■ Data to process:
....................

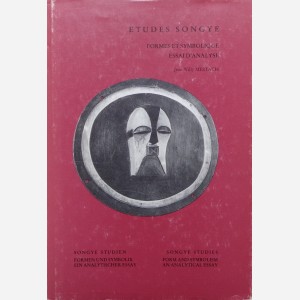Etudes Songye Jean Willy Mestach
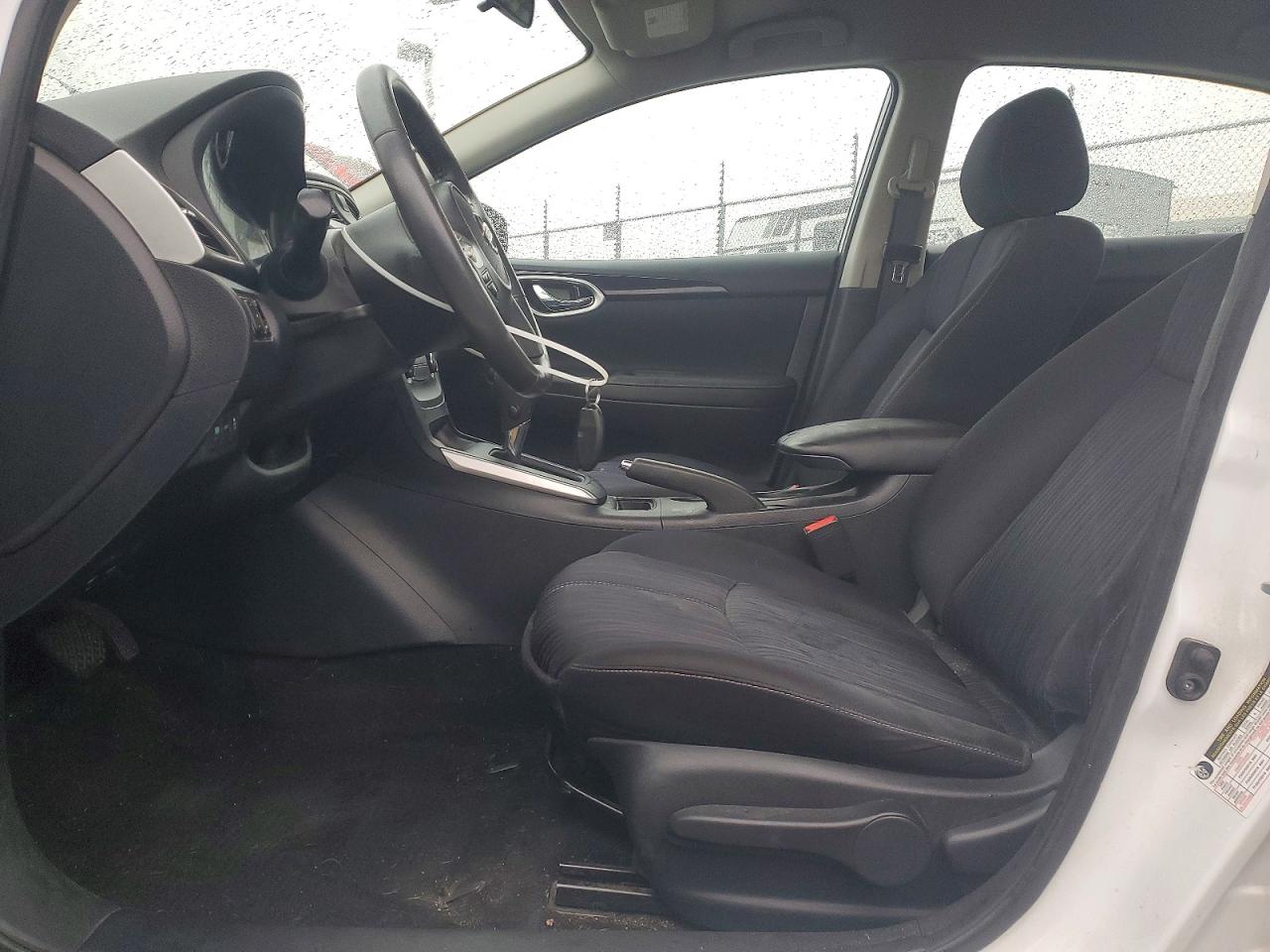 2016 NISSAN SENTRA S photo 7
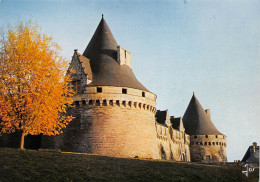 56 PONTIVY Le Chateau (Scan R/V) N° 33 \MS9032 - Pontivy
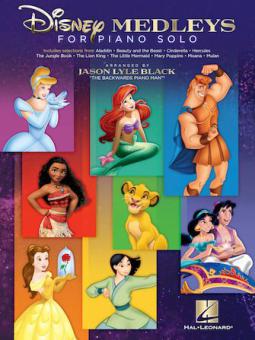 Mulan Medley 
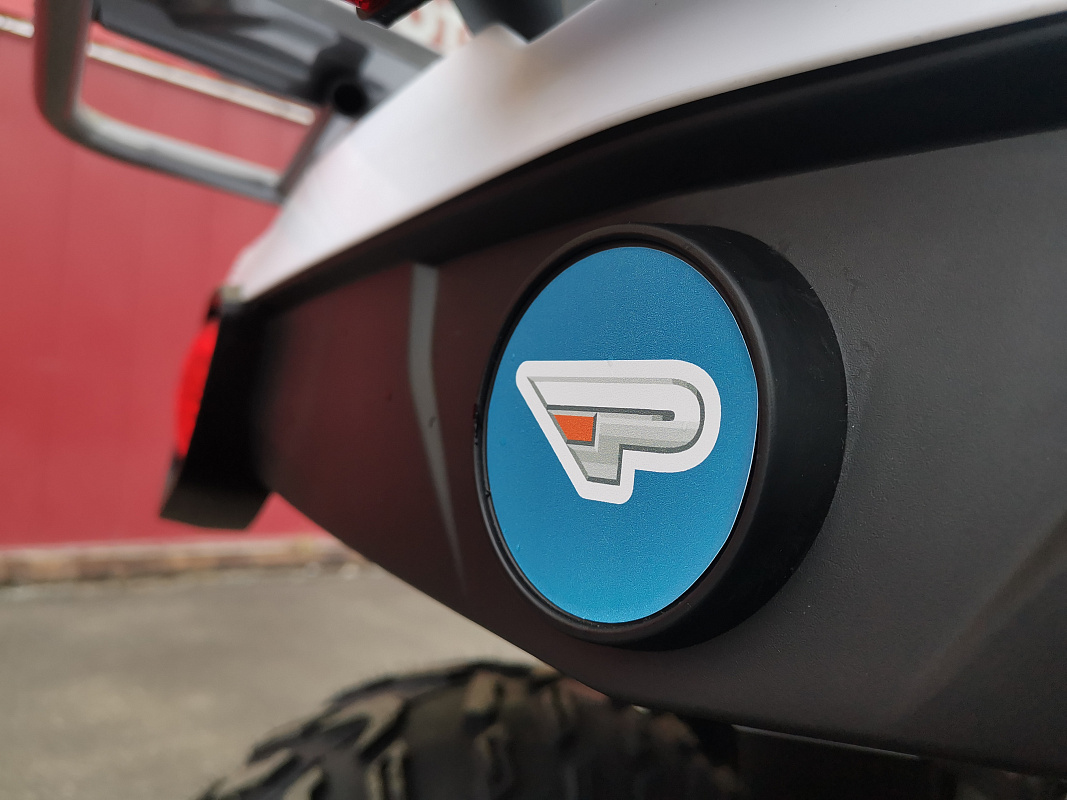 Квадроцикл PROMAX RENEGADE 280 LUX (2025) в Омске
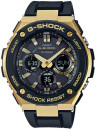 G-Shock-G-Steel-Analogue-Digital-Gents-Watch-GSTS100G-1A Sale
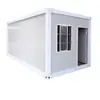 Exportación de Casas Contenedor Móviles, Casas de Paneles Integrados, Contenedores de Embalaje para Proyectos, Casas Contenedor Sencillas de Montaje Rápido, Casas Modulares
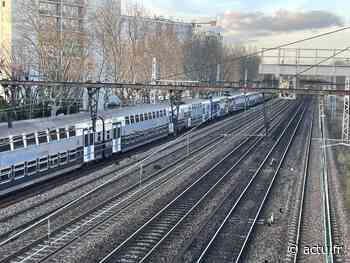 Accident de personne à Maisons-Alfort : le trafic du RER D interrompu - actu.fr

....................

■ What the exercise asks: Rewrite the entries from the very first one through the line with "G-Shock-G-Steel-Analogue-Digital-Gents-Watch-GSTS100G-1A Sale", swapping "Medley" for "Suite" and keeping everything else the same. Leave the pictures out.

■ Completed task:
Etudes Songye Jean Willy Mestach
 2016 NISSAN SENTRA S photo 7
 56 PONTIVY Le Chateau (Scan R/V) N° 33 \MS9032 - Pontivy
 Mulan Suite 
 Квадроцикл PROMAX RENEGADE 280 LUX (2025) в Омске
 G-Shock-G-Steel-Analogue-Digital-Gents-Watch-GSTS100G-1A Sale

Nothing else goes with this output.